The spatial structure of the community emerges spontaneously as a result of facilitative, competitive, and parasitic interactions. Facilitative interactions lead to dense aggregations of microbes in roughly circular shapes, maximizing the ratio of internal area to periphery. In contrast, competitive interactions cause microbes to be spread more evenly and thinly. Parasitic interactions lead to clouds of cheaters that cling to the peripheries of producer aggregations. Coalitions involve both facilitative and competitive interactions over asymmetrically valued resources, leading to complex and varied spatial structures of interpenetrating aggregations. Coalitions often succumb to infiltration by cheaters, especially when the cheaters are able to create a wedge in the space between the coalitional colonies.

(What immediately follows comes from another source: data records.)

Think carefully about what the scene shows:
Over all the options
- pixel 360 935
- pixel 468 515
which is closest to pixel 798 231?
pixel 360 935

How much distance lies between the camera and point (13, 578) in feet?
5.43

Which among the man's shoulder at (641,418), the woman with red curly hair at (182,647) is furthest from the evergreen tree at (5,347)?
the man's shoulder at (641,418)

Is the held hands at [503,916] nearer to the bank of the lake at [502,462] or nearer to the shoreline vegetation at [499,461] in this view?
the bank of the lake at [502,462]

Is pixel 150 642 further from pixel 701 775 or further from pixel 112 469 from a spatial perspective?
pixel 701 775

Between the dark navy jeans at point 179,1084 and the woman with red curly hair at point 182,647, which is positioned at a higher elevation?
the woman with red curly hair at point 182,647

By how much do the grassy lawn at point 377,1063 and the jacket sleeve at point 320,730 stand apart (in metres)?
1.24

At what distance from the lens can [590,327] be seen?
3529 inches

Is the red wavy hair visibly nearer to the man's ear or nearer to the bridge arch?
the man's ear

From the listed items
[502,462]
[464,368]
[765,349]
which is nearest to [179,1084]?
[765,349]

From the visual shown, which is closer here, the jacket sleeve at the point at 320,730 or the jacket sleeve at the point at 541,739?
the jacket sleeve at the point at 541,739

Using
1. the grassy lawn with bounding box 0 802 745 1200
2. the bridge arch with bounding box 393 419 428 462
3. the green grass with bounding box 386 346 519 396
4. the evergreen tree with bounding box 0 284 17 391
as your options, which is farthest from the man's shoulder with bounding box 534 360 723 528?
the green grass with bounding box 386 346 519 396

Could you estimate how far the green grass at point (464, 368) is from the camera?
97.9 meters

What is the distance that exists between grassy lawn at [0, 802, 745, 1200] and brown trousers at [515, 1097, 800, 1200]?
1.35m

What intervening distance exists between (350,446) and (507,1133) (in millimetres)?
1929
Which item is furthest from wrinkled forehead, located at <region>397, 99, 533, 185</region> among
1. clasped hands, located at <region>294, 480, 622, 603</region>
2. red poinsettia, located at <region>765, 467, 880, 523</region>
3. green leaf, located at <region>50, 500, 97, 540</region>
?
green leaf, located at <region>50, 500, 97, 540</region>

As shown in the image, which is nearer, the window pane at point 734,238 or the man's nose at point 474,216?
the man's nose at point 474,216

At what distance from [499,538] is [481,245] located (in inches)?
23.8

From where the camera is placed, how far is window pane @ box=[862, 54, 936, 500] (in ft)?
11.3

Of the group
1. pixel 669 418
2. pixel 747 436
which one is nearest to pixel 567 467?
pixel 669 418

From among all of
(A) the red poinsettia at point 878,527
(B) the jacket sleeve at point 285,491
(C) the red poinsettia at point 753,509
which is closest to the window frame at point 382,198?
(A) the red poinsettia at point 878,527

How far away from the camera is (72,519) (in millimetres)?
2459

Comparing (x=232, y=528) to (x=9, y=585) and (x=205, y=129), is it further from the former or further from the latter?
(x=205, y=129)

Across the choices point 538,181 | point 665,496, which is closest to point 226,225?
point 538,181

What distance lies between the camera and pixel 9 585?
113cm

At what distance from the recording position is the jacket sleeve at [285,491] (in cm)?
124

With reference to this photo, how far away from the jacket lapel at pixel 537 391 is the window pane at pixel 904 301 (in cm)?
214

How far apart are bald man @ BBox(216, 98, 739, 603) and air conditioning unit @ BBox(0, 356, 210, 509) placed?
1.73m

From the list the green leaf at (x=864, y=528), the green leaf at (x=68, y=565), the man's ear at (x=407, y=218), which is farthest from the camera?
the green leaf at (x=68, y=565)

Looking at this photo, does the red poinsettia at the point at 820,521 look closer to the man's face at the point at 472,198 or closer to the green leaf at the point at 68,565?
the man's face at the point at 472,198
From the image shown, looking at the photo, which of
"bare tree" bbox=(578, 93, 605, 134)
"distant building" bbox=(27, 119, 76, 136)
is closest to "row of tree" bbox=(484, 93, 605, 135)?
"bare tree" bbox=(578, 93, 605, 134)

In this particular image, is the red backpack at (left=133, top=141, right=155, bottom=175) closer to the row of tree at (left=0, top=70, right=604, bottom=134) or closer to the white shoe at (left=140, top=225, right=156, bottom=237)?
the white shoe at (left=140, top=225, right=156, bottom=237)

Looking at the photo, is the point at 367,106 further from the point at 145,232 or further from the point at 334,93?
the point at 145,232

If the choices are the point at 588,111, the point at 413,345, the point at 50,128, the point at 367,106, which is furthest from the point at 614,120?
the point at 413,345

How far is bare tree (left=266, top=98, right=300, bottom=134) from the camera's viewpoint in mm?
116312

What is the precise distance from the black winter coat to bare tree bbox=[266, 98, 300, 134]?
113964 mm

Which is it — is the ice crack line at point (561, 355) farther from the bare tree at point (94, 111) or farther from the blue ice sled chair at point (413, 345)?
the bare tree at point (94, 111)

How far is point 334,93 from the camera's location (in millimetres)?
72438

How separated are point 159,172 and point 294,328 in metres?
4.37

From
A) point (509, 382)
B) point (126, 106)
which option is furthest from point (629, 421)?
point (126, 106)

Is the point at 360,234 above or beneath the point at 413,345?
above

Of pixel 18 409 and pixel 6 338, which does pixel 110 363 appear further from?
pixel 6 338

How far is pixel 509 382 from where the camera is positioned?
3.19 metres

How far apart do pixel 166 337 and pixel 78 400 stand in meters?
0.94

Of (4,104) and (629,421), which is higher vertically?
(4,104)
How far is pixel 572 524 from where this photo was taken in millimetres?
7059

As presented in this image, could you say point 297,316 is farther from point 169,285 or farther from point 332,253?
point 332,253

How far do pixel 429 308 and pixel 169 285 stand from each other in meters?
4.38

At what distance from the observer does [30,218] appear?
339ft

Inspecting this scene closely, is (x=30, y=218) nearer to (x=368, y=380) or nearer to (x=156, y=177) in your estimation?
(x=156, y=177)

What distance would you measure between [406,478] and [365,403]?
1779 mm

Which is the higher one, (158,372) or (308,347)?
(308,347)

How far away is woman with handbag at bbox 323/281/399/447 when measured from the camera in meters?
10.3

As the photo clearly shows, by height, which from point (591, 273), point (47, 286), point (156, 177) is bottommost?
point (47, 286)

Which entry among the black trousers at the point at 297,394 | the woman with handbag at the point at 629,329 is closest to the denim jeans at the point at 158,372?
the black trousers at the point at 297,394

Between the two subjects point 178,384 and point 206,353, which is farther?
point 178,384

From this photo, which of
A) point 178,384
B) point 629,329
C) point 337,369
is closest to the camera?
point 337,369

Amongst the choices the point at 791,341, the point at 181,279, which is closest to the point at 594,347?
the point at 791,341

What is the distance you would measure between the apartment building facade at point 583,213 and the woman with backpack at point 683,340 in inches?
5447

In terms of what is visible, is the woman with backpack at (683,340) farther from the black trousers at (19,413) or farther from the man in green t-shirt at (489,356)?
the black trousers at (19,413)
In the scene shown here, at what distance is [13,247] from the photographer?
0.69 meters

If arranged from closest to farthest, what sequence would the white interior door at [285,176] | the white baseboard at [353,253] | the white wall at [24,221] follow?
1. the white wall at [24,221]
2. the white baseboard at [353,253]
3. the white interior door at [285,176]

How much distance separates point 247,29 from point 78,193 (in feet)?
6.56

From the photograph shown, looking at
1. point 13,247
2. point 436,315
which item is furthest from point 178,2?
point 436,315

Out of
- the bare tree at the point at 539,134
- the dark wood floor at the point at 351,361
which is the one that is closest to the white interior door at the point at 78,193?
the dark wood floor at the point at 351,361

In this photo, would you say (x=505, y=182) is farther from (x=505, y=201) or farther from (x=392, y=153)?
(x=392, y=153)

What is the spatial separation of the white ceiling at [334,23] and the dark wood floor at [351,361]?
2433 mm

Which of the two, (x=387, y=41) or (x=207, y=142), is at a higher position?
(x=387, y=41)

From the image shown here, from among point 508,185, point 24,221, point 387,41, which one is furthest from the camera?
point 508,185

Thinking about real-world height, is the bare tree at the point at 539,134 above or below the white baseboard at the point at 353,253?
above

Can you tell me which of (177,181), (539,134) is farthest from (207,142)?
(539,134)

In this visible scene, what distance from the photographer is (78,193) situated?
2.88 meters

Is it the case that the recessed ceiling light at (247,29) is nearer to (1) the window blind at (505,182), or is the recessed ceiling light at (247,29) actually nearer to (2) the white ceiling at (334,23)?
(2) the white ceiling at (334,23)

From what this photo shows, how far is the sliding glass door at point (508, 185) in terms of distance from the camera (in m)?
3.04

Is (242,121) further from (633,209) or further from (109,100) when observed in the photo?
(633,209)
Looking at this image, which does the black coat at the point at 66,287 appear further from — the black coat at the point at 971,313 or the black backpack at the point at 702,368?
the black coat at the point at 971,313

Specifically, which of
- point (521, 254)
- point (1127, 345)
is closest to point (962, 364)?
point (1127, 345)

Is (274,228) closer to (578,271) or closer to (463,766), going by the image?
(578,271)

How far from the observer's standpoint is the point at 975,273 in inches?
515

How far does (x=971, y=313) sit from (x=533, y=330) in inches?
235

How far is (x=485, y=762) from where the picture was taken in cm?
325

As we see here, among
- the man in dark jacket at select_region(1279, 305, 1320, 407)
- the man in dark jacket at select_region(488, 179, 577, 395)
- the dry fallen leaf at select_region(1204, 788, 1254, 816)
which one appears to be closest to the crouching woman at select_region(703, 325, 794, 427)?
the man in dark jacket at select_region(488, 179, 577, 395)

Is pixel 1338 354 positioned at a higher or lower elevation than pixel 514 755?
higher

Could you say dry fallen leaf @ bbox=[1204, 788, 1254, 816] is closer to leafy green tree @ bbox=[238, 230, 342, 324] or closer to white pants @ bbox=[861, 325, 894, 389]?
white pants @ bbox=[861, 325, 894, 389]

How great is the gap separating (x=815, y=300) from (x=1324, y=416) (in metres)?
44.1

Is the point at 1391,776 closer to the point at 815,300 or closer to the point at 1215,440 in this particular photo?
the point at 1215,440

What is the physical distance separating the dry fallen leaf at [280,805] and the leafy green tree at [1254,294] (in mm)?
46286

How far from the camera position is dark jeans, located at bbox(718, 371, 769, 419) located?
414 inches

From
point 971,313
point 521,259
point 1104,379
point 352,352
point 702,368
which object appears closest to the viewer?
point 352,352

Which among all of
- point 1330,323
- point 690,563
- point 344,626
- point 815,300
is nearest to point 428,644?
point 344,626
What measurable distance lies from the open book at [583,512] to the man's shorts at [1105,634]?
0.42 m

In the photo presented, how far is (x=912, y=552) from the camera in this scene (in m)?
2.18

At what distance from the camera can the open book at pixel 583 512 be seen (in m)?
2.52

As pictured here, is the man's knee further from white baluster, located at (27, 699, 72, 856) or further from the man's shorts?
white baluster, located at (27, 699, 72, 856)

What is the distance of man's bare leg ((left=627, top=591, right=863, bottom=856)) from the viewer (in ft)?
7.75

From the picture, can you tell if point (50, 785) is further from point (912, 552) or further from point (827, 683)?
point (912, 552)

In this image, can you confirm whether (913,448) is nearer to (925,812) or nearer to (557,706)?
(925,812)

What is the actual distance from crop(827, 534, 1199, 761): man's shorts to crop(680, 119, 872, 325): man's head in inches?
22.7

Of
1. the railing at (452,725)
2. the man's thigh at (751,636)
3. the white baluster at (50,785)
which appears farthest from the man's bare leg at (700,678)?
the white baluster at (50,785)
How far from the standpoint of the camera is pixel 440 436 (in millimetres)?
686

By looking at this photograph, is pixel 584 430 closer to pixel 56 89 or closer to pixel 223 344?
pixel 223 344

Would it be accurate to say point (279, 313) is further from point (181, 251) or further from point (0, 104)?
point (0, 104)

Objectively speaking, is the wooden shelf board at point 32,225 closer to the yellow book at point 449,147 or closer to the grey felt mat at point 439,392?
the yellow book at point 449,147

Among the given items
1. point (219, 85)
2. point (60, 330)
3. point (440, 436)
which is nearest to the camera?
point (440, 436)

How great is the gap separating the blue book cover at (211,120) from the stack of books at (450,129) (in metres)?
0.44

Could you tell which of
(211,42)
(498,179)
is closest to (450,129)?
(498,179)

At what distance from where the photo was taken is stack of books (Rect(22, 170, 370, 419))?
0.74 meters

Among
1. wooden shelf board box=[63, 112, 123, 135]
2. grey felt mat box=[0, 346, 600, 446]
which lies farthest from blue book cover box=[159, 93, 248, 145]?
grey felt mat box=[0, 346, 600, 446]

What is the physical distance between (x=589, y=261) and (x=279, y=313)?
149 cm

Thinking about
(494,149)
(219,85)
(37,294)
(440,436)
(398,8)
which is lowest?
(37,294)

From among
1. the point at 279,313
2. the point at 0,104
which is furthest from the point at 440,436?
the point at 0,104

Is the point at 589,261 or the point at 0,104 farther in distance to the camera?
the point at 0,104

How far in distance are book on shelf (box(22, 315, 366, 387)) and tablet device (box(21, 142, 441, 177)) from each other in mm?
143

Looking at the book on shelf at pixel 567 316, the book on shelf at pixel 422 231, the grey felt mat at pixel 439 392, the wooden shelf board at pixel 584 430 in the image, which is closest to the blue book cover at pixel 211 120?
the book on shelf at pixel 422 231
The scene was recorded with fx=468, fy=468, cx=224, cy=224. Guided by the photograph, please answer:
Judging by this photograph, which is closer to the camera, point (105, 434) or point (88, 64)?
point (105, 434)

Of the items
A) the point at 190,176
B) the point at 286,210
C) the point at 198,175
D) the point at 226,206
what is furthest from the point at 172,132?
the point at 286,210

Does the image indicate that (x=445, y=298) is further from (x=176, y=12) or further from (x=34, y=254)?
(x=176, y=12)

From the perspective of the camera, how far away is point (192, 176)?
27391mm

In other cases, coalitions are able to grow sufficiently large to be stable even in the presence of cheaters.

Spatially-structured social interactions allow the microbial community to evolve in surprising ways and influence total density, diversity, and community composition. These community properties lead to different concentrations of the enzymes that determine the rates of mineralization of carbon, nitrogen, and phosphorus, which are important factors to the cycling of nutrients through the ecosystem.